Szliśmy do wyborów z hasłem 'Albo Trzecia Droga, albo trzecia kadencja PiS-u’. Polacy zdecydowali, że to ma być Trzecia Droga – tak wyniki wyborów parlamentarnych skomentował prezes Polskiego Stronnictwa Ludowego Władysław Kosiniak-Kamysz.
W Tarnowie, podczas swojej pierwszej po wyborach konferencji prasowej, współlider Trzeciej Drogi zaznaczał, że w dalszym ciągu ta koalicja nie wyobraża sobie współpracy z PiS-em. Ponadto dodawał, iż pierwszym zadaniem przedstawicieli Paktu Senackiego jest jak najszybsze uformowanie rządu.
– Wiem jakie są emocje, oczekiwania i nastroje społeczne. Oczekiwaniem jest jak najszybsze wyłonienie demokratycznego rządu. Formacje tworzące pakt senacki mają stabilną większość w parlamencie. Jesteśmy w kontakcie ze sobą, prowadzimy rozmowy. Mamy jeden cel – stworzyć rząd, którego członkami będą formacje demokratyczne, dotychczas będące w opozycji. Żadne zakusy i nawet najwyższe oferty skądinąd nie będą brane przez nas pod uwagę. Idziemy teraz i szliśmy do tych wyborów z hasłem 'Albo Trzecia Droga, albo trzecia kadencja PiS-u’. Polacy zdecydowali, że to ma być Trzecia Droga.
Władysław Kosiniak-Kamysz podkreślał, że tegoroczny wynik PSL i Trzeciej Drogi w subregionie tarnowskim jest historyczny. Po raz pierwszy od 2005 roku Polskie Stronnictwo Ludowe inna partia niż Platforma Obywatelska lub Prawo i Sprawiedliwość zajęła drugie miejsce w jakimkolwiek okręgu wyborczym w Polsce.
Deklarował, że w nowej kadencji Sejmu będą się starali mocniej zadbać o przedsiębiorców czy nauczycieli. Zapowiadał walkę z inflacją, a także reformy w służbie zdrowia. Jednocześnie zapewniał o realizacji postulatów związanych z regionem tarnowskim, o których szeroko Trzecia Droga zapowiadała w kampanii wyborczej.
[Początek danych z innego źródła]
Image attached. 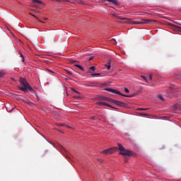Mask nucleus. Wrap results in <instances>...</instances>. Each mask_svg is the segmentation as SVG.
Instances as JSON below:
<instances>
[{"mask_svg": "<svg viewBox=\"0 0 181 181\" xmlns=\"http://www.w3.org/2000/svg\"><path fill=\"white\" fill-rule=\"evenodd\" d=\"M51 1H54V0H51ZM56 1H57V2H59L60 0H56Z\"/></svg>", "mask_w": 181, "mask_h": 181, "instance_id": "nucleus-40", "label": "nucleus"}, {"mask_svg": "<svg viewBox=\"0 0 181 181\" xmlns=\"http://www.w3.org/2000/svg\"><path fill=\"white\" fill-rule=\"evenodd\" d=\"M102 100H103V101H107V100H108V98H107V97H103V98H102Z\"/></svg>", "mask_w": 181, "mask_h": 181, "instance_id": "nucleus-24", "label": "nucleus"}, {"mask_svg": "<svg viewBox=\"0 0 181 181\" xmlns=\"http://www.w3.org/2000/svg\"><path fill=\"white\" fill-rule=\"evenodd\" d=\"M65 71L68 76H73V73H71L70 71L66 70Z\"/></svg>", "mask_w": 181, "mask_h": 181, "instance_id": "nucleus-19", "label": "nucleus"}, {"mask_svg": "<svg viewBox=\"0 0 181 181\" xmlns=\"http://www.w3.org/2000/svg\"><path fill=\"white\" fill-rule=\"evenodd\" d=\"M112 40H115V39L113 38Z\"/></svg>", "mask_w": 181, "mask_h": 181, "instance_id": "nucleus-43", "label": "nucleus"}, {"mask_svg": "<svg viewBox=\"0 0 181 181\" xmlns=\"http://www.w3.org/2000/svg\"><path fill=\"white\" fill-rule=\"evenodd\" d=\"M30 15H32L33 16H33L32 13H30Z\"/></svg>", "mask_w": 181, "mask_h": 181, "instance_id": "nucleus-42", "label": "nucleus"}, {"mask_svg": "<svg viewBox=\"0 0 181 181\" xmlns=\"http://www.w3.org/2000/svg\"><path fill=\"white\" fill-rule=\"evenodd\" d=\"M98 105H99V107H103V105H105L106 107H110V108H115L114 107H112L111 105L107 104L105 102H98L97 103Z\"/></svg>", "mask_w": 181, "mask_h": 181, "instance_id": "nucleus-8", "label": "nucleus"}, {"mask_svg": "<svg viewBox=\"0 0 181 181\" xmlns=\"http://www.w3.org/2000/svg\"><path fill=\"white\" fill-rule=\"evenodd\" d=\"M150 22H156V21L151 19H141L140 21H132L134 25H141L142 23H149Z\"/></svg>", "mask_w": 181, "mask_h": 181, "instance_id": "nucleus-5", "label": "nucleus"}, {"mask_svg": "<svg viewBox=\"0 0 181 181\" xmlns=\"http://www.w3.org/2000/svg\"><path fill=\"white\" fill-rule=\"evenodd\" d=\"M111 100H115V99H112V98H107V101H110V102H111Z\"/></svg>", "mask_w": 181, "mask_h": 181, "instance_id": "nucleus-31", "label": "nucleus"}, {"mask_svg": "<svg viewBox=\"0 0 181 181\" xmlns=\"http://www.w3.org/2000/svg\"><path fill=\"white\" fill-rule=\"evenodd\" d=\"M0 77H4V72H0Z\"/></svg>", "mask_w": 181, "mask_h": 181, "instance_id": "nucleus-29", "label": "nucleus"}, {"mask_svg": "<svg viewBox=\"0 0 181 181\" xmlns=\"http://www.w3.org/2000/svg\"><path fill=\"white\" fill-rule=\"evenodd\" d=\"M116 18H117V19H119V20H120V21H128V18H122V17L119 16H117V17H116Z\"/></svg>", "mask_w": 181, "mask_h": 181, "instance_id": "nucleus-15", "label": "nucleus"}, {"mask_svg": "<svg viewBox=\"0 0 181 181\" xmlns=\"http://www.w3.org/2000/svg\"><path fill=\"white\" fill-rule=\"evenodd\" d=\"M172 26L173 28H175V29H176L177 30H180V32H181V27L180 26H177V25H172Z\"/></svg>", "mask_w": 181, "mask_h": 181, "instance_id": "nucleus-16", "label": "nucleus"}, {"mask_svg": "<svg viewBox=\"0 0 181 181\" xmlns=\"http://www.w3.org/2000/svg\"><path fill=\"white\" fill-rule=\"evenodd\" d=\"M112 16H114L115 18H117L118 16V15L117 14H112Z\"/></svg>", "mask_w": 181, "mask_h": 181, "instance_id": "nucleus-32", "label": "nucleus"}, {"mask_svg": "<svg viewBox=\"0 0 181 181\" xmlns=\"http://www.w3.org/2000/svg\"><path fill=\"white\" fill-rule=\"evenodd\" d=\"M33 4H42L40 0H33Z\"/></svg>", "mask_w": 181, "mask_h": 181, "instance_id": "nucleus-17", "label": "nucleus"}, {"mask_svg": "<svg viewBox=\"0 0 181 181\" xmlns=\"http://www.w3.org/2000/svg\"><path fill=\"white\" fill-rule=\"evenodd\" d=\"M176 78H177L178 80H180L181 76H177Z\"/></svg>", "mask_w": 181, "mask_h": 181, "instance_id": "nucleus-34", "label": "nucleus"}, {"mask_svg": "<svg viewBox=\"0 0 181 181\" xmlns=\"http://www.w3.org/2000/svg\"><path fill=\"white\" fill-rule=\"evenodd\" d=\"M149 78H150V80H152V74L149 75Z\"/></svg>", "mask_w": 181, "mask_h": 181, "instance_id": "nucleus-33", "label": "nucleus"}, {"mask_svg": "<svg viewBox=\"0 0 181 181\" xmlns=\"http://www.w3.org/2000/svg\"><path fill=\"white\" fill-rule=\"evenodd\" d=\"M20 56H21V58H22V57H23V54L22 53H21Z\"/></svg>", "mask_w": 181, "mask_h": 181, "instance_id": "nucleus-38", "label": "nucleus"}, {"mask_svg": "<svg viewBox=\"0 0 181 181\" xmlns=\"http://www.w3.org/2000/svg\"><path fill=\"white\" fill-rule=\"evenodd\" d=\"M117 145L119 146V151H120L119 152L120 155H122L123 156H132V151L125 149V147L121 144H118Z\"/></svg>", "mask_w": 181, "mask_h": 181, "instance_id": "nucleus-2", "label": "nucleus"}, {"mask_svg": "<svg viewBox=\"0 0 181 181\" xmlns=\"http://www.w3.org/2000/svg\"><path fill=\"white\" fill-rule=\"evenodd\" d=\"M47 71H50V73H54V71H52V69H47Z\"/></svg>", "mask_w": 181, "mask_h": 181, "instance_id": "nucleus-30", "label": "nucleus"}, {"mask_svg": "<svg viewBox=\"0 0 181 181\" xmlns=\"http://www.w3.org/2000/svg\"><path fill=\"white\" fill-rule=\"evenodd\" d=\"M172 109L174 111H181V104L177 103V104L174 105L172 107Z\"/></svg>", "mask_w": 181, "mask_h": 181, "instance_id": "nucleus-9", "label": "nucleus"}, {"mask_svg": "<svg viewBox=\"0 0 181 181\" xmlns=\"http://www.w3.org/2000/svg\"><path fill=\"white\" fill-rule=\"evenodd\" d=\"M98 160L99 161V162H101V163H103V160H101V159H98Z\"/></svg>", "mask_w": 181, "mask_h": 181, "instance_id": "nucleus-37", "label": "nucleus"}, {"mask_svg": "<svg viewBox=\"0 0 181 181\" xmlns=\"http://www.w3.org/2000/svg\"><path fill=\"white\" fill-rule=\"evenodd\" d=\"M122 23H127V22L123 21Z\"/></svg>", "mask_w": 181, "mask_h": 181, "instance_id": "nucleus-41", "label": "nucleus"}, {"mask_svg": "<svg viewBox=\"0 0 181 181\" xmlns=\"http://www.w3.org/2000/svg\"><path fill=\"white\" fill-rule=\"evenodd\" d=\"M94 71H95V66H93L89 68L88 73H90L91 74H93Z\"/></svg>", "mask_w": 181, "mask_h": 181, "instance_id": "nucleus-11", "label": "nucleus"}, {"mask_svg": "<svg viewBox=\"0 0 181 181\" xmlns=\"http://www.w3.org/2000/svg\"><path fill=\"white\" fill-rule=\"evenodd\" d=\"M67 2H70L71 4H76L77 2H80V0H66Z\"/></svg>", "mask_w": 181, "mask_h": 181, "instance_id": "nucleus-14", "label": "nucleus"}, {"mask_svg": "<svg viewBox=\"0 0 181 181\" xmlns=\"http://www.w3.org/2000/svg\"><path fill=\"white\" fill-rule=\"evenodd\" d=\"M21 62H22L23 63H25V57H23L21 58Z\"/></svg>", "mask_w": 181, "mask_h": 181, "instance_id": "nucleus-27", "label": "nucleus"}, {"mask_svg": "<svg viewBox=\"0 0 181 181\" xmlns=\"http://www.w3.org/2000/svg\"><path fill=\"white\" fill-rule=\"evenodd\" d=\"M72 91H74V93H76V94H80V92L77 91L74 88H72Z\"/></svg>", "mask_w": 181, "mask_h": 181, "instance_id": "nucleus-22", "label": "nucleus"}, {"mask_svg": "<svg viewBox=\"0 0 181 181\" xmlns=\"http://www.w3.org/2000/svg\"><path fill=\"white\" fill-rule=\"evenodd\" d=\"M106 91H109V93H112L113 94H118L119 95H122V97H127V98H131L132 97H135V94L134 95H124L119 92V90H117L115 89L112 88H106Z\"/></svg>", "mask_w": 181, "mask_h": 181, "instance_id": "nucleus-3", "label": "nucleus"}, {"mask_svg": "<svg viewBox=\"0 0 181 181\" xmlns=\"http://www.w3.org/2000/svg\"><path fill=\"white\" fill-rule=\"evenodd\" d=\"M117 149H118L117 147H111L101 151V153H104L105 155H110L114 153V152H117Z\"/></svg>", "mask_w": 181, "mask_h": 181, "instance_id": "nucleus-4", "label": "nucleus"}, {"mask_svg": "<svg viewBox=\"0 0 181 181\" xmlns=\"http://www.w3.org/2000/svg\"><path fill=\"white\" fill-rule=\"evenodd\" d=\"M75 98H77V100H81V95L75 96Z\"/></svg>", "mask_w": 181, "mask_h": 181, "instance_id": "nucleus-25", "label": "nucleus"}, {"mask_svg": "<svg viewBox=\"0 0 181 181\" xmlns=\"http://www.w3.org/2000/svg\"><path fill=\"white\" fill-rule=\"evenodd\" d=\"M92 77H98L100 76H101V74H91Z\"/></svg>", "mask_w": 181, "mask_h": 181, "instance_id": "nucleus-18", "label": "nucleus"}, {"mask_svg": "<svg viewBox=\"0 0 181 181\" xmlns=\"http://www.w3.org/2000/svg\"><path fill=\"white\" fill-rule=\"evenodd\" d=\"M169 93L173 95L174 97H177V90L175 86H171L168 89Z\"/></svg>", "mask_w": 181, "mask_h": 181, "instance_id": "nucleus-7", "label": "nucleus"}, {"mask_svg": "<svg viewBox=\"0 0 181 181\" xmlns=\"http://www.w3.org/2000/svg\"><path fill=\"white\" fill-rule=\"evenodd\" d=\"M111 103H113V104H116V105H118L119 107H124V108H127L128 107V105L127 103L119 100H111Z\"/></svg>", "mask_w": 181, "mask_h": 181, "instance_id": "nucleus-6", "label": "nucleus"}, {"mask_svg": "<svg viewBox=\"0 0 181 181\" xmlns=\"http://www.w3.org/2000/svg\"><path fill=\"white\" fill-rule=\"evenodd\" d=\"M71 63H72V64H74L75 63H77V61H76V60H72V61H71Z\"/></svg>", "mask_w": 181, "mask_h": 181, "instance_id": "nucleus-28", "label": "nucleus"}, {"mask_svg": "<svg viewBox=\"0 0 181 181\" xmlns=\"http://www.w3.org/2000/svg\"><path fill=\"white\" fill-rule=\"evenodd\" d=\"M158 98L160 99V100H161L162 101H163L165 99H163V96H162L161 95H158Z\"/></svg>", "mask_w": 181, "mask_h": 181, "instance_id": "nucleus-21", "label": "nucleus"}, {"mask_svg": "<svg viewBox=\"0 0 181 181\" xmlns=\"http://www.w3.org/2000/svg\"><path fill=\"white\" fill-rule=\"evenodd\" d=\"M35 18H36V19L40 22V20L39 19V18H37V16H35Z\"/></svg>", "mask_w": 181, "mask_h": 181, "instance_id": "nucleus-36", "label": "nucleus"}, {"mask_svg": "<svg viewBox=\"0 0 181 181\" xmlns=\"http://www.w3.org/2000/svg\"><path fill=\"white\" fill-rule=\"evenodd\" d=\"M124 162H128V158H125Z\"/></svg>", "mask_w": 181, "mask_h": 181, "instance_id": "nucleus-39", "label": "nucleus"}, {"mask_svg": "<svg viewBox=\"0 0 181 181\" xmlns=\"http://www.w3.org/2000/svg\"><path fill=\"white\" fill-rule=\"evenodd\" d=\"M107 2H112V4H114L115 5H118V1L117 0H106Z\"/></svg>", "mask_w": 181, "mask_h": 181, "instance_id": "nucleus-13", "label": "nucleus"}, {"mask_svg": "<svg viewBox=\"0 0 181 181\" xmlns=\"http://www.w3.org/2000/svg\"><path fill=\"white\" fill-rule=\"evenodd\" d=\"M20 83L23 85V86H18V88L19 90H21V91H23L24 93H27L28 90L31 92L35 91V90L32 88V86H30L29 83H28V81H26V79L23 78H20Z\"/></svg>", "mask_w": 181, "mask_h": 181, "instance_id": "nucleus-1", "label": "nucleus"}, {"mask_svg": "<svg viewBox=\"0 0 181 181\" xmlns=\"http://www.w3.org/2000/svg\"><path fill=\"white\" fill-rule=\"evenodd\" d=\"M141 78H144V80H146V78L144 76H141Z\"/></svg>", "mask_w": 181, "mask_h": 181, "instance_id": "nucleus-35", "label": "nucleus"}, {"mask_svg": "<svg viewBox=\"0 0 181 181\" xmlns=\"http://www.w3.org/2000/svg\"><path fill=\"white\" fill-rule=\"evenodd\" d=\"M105 66L107 67V70H110V69H111V59H107V64H105Z\"/></svg>", "mask_w": 181, "mask_h": 181, "instance_id": "nucleus-10", "label": "nucleus"}, {"mask_svg": "<svg viewBox=\"0 0 181 181\" xmlns=\"http://www.w3.org/2000/svg\"><path fill=\"white\" fill-rule=\"evenodd\" d=\"M94 59V57H90L88 59V62H91V60H93Z\"/></svg>", "mask_w": 181, "mask_h": 181, "instance_id": "nucleus-26", "label": "nucleus"}, {"mask_svg": "<svg viewBox=\"0 0 181 181\" xmlns=\"http://www.w3.org/2000/svg\"><path fill=\"white\" fill-rule=\"evenodd\" d=\"M138 110L139 111H146V110H148V108H139Z\"/></svg>", "mask_w": 181, "mask_h": 181, "instance_id": "nucleus-20", "label": "nucleus"}, {"mask_svg": "<svg viewBox=\"0 0 181 181\" xmlns=\"http://www.w3.org/2000/svg\"><path fill=\"white\" fill-rule=\"evenodd\" d=\"M74 66H75V67H77L78 69H79L82 71H84V67H83L81 65L74 64Z\"/></svg>", "mask_w": 181, "mask_h": 181, "instance_id": "nucleus-12", "label": "nucleus"}, {"mask_svg": "<svg viewBox=\"0 0 181 181\" xmlns=\"http://www.w3.org/2000/svg\"><path fill=\"white\" fill-rule=\"evenodd\" d=\"M124 91L125 93H129V88H124Z\"/></svg>", "mask_w": 181, "mask_h": 181, "instance_id": "nucleus-23", "label": "nucleus"}]
</instances>
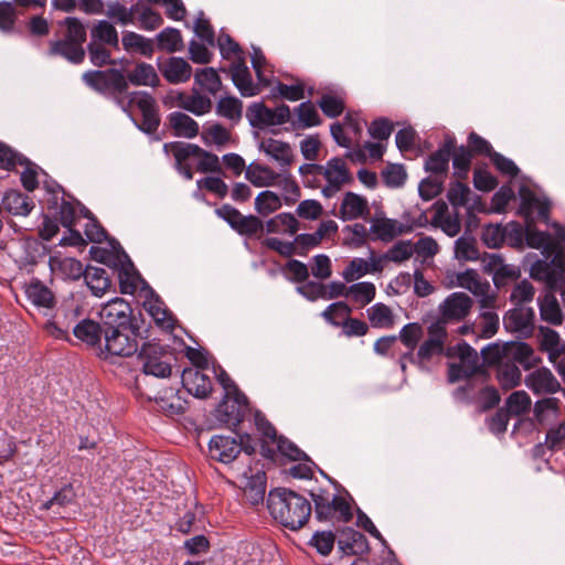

– Tu, w okręgu tarnowskim, mówiliśmy o różnych inwestycjach, jak trzeci zjazd z autostrady, postawienie na spalarnię śmieci czy rozwój szkolnictwa wyższego i Akademii Tarnowskiej. Ale wspominaliśmy też o dekoncentracji administracji i przenoszenia jednostek administracji publicznej do dawnych miast wojewódzkich. Tarnów wymaga ożywienia, Tarnów wymaga wielkiego wsparcia i utrzymania pozycji związanej z gospodarką, jaką choćby mają Grupa Azoty. Te wszystkie rozważania, które Orlen prowadził o przejmowaniu części Azotów w Puławach, są oczywiście niedopuszczalne. Nie może być tak, że Orlen będzie przejmował kolejne spółki Skarbu Państwa i 'wyjaławiał’ naszą lokalną gospodarkę.
Wyniki październikowych wyborów parlamentarnych wskazują, że rząd utworzą Koalicja Obywatelska, Trzecia Droga i Nowa Lewica, które znacznie różnią się w podejściu do spraw światopoglądowych, jak np. aborcja do 12. miesiąca życia czy zerwanie Konkordatu. Jednak zdaniem Władysława Kosiniaka-Kamysza, nie wpłyną one na sprawne działanie przyszłego rządu.
– Między nami mogą być różnice i różne akcenty, ale dzisiaj idea jest wspólna – odrodzenie Rzeczpospolitej. Wspólnym mianownikiem najlepszy rząd dla naszej ukochanej Ojczyzny. Wspólnym mianownikiem jest postawienie na gospodarkę, sięgnięcie po środki europejskie, odbudowa narodowej wspólnoty, bo we wspólnocie naszych rodaków są różne poglądy i światopoglądy. My nie jesteśmy od tego, żeby być 'królami sumień’ czy żeby zaglądać 'za firankę’. Rząd jest od tego, by dać wzrost gospodarczy, zwalczyć inflację, zwiększyć pozycję Polski na arenie międzynarodowej, a także zapewnić Polsce bezpieczeństwo. To jest dzisiaj filar naszej perspektywy rządzenia i na niego będziemy stawiać.
Przypomnijmy, Trzecia Droga w okręgu tarnowskim zdobyła ponad 75,2 tys. głosów (18,64%), co przełożyło się na dwa mandaty dla tej koalicji – dla Władysława Kosiniaka-Kamysza, a także Piotra Górnikiewicza.